* START SUPPLIED MATERIAL *

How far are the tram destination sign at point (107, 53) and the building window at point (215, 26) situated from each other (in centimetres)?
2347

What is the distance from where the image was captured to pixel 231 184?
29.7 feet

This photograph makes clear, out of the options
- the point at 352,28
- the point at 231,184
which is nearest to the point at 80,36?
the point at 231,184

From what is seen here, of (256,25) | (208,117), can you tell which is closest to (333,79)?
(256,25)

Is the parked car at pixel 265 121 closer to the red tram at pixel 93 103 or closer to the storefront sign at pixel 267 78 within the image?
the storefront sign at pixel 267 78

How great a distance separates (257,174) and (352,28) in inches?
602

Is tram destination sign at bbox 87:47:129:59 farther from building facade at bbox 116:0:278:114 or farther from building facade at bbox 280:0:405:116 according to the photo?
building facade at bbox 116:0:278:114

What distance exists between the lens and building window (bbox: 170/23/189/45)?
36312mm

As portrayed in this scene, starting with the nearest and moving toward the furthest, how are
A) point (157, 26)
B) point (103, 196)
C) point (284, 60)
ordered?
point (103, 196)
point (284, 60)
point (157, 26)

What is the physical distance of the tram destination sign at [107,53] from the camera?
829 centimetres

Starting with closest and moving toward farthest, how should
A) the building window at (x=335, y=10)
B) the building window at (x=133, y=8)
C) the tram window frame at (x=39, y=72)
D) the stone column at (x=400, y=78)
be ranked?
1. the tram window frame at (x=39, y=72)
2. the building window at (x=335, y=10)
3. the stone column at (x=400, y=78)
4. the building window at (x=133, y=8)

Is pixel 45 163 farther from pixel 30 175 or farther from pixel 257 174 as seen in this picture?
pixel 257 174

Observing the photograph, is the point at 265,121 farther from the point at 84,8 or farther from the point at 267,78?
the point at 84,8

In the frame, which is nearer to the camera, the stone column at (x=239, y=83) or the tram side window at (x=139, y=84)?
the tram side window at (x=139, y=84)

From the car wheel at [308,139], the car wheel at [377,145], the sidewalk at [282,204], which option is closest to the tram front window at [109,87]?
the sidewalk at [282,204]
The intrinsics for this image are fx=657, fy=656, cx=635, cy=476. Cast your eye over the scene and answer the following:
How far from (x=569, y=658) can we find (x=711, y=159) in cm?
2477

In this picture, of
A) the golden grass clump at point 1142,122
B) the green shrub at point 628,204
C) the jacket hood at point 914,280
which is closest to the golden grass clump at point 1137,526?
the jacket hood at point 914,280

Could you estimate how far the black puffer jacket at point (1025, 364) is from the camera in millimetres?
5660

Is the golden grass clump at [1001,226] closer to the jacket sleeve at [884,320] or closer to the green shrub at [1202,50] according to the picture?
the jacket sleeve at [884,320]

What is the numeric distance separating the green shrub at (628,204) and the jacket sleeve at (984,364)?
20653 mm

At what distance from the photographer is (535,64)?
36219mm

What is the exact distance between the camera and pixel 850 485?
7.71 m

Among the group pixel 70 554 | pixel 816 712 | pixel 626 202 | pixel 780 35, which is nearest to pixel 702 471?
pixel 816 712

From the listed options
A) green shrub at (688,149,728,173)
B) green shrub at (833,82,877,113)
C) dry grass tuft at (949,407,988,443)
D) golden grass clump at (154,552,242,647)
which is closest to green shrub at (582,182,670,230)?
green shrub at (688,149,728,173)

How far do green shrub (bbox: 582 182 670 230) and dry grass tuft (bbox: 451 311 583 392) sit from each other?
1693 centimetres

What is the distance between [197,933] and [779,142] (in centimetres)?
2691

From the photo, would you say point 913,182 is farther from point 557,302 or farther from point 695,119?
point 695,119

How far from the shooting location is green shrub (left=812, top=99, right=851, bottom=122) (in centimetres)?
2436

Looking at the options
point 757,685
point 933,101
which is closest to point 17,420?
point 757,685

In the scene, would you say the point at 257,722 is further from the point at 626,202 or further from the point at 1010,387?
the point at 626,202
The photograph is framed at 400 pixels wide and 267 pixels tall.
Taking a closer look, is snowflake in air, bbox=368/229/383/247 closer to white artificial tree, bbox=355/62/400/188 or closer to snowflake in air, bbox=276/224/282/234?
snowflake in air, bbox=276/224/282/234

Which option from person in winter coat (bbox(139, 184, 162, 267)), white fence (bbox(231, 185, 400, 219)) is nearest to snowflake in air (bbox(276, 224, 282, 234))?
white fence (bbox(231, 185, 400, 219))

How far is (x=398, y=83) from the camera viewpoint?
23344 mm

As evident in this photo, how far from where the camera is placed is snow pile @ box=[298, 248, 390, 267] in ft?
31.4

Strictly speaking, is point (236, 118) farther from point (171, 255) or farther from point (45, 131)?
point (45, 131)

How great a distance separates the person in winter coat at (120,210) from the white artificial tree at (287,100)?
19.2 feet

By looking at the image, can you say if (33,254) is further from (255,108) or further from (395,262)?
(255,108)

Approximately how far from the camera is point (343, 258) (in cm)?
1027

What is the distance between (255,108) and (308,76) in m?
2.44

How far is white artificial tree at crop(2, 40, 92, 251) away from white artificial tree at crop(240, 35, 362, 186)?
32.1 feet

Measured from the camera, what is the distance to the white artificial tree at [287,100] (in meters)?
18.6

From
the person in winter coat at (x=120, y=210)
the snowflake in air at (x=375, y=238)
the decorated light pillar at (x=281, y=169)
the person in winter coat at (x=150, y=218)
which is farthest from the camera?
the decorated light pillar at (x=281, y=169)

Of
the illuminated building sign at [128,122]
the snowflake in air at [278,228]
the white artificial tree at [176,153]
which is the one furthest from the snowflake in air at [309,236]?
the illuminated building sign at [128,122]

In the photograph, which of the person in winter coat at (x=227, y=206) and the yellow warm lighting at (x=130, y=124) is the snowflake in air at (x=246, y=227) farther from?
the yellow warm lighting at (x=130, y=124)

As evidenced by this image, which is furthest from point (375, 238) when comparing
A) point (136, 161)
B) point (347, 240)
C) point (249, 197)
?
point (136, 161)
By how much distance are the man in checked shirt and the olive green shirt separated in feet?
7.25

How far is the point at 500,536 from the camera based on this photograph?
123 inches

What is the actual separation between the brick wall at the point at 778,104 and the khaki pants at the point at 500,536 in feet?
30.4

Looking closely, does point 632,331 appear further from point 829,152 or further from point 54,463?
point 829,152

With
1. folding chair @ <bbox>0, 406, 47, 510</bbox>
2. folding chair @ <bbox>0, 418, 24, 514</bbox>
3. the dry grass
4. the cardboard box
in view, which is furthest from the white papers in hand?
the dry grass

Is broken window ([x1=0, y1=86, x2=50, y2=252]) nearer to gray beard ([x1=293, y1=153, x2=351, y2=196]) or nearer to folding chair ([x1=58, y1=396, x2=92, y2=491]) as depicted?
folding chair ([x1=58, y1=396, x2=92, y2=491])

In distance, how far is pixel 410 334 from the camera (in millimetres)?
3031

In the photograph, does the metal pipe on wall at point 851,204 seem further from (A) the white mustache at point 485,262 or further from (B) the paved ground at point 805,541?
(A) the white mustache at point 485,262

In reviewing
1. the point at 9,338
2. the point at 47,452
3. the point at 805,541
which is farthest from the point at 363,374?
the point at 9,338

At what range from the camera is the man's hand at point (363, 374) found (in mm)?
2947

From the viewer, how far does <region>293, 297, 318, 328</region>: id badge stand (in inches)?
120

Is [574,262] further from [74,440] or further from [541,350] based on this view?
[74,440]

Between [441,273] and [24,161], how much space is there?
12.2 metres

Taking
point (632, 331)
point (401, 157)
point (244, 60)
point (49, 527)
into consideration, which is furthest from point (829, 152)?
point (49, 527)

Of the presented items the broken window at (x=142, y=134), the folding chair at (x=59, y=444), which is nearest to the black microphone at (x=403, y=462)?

* END SUPPLIED MATERIAL *

EXERCISE GOAL
Can you render the listing as a Markdown table with columns Row and Line, starting at the line containing "From the viewer, how" and ending at the last line of the listing, both included and blank lines omitted?

PROBLEM SOLUTION
| Row | Line |
|---|---|
| 1 | From the viewer, how far does <region>293, 297, 318, 328</region>: id badge stand (in inches)? |
| 2 | 120 |
| 3 | Is [574,262] further from [74,440] or further from [541,350] based on this view? |
| 4 | [74,440] |
| 5 | Between [441,273] and [24,161], how much space is there? |
| 6 | 12.2 metres |
| 7 | Taking |
| 8 | point (632, 331) |
| 9 | point (401, 157) |
| 10 | point (244, 60) |
| 11 | point (49, 527) |
| 12 | into consideration, which is furthest from point (829, 152)? |
| 13 | point (49, 527) |
| 14 | Of the presented items the broken window at (x=142, y=134), the folding chair at (x=59, y=444), which is nearest to the black microphone at (x=403, y=462)? |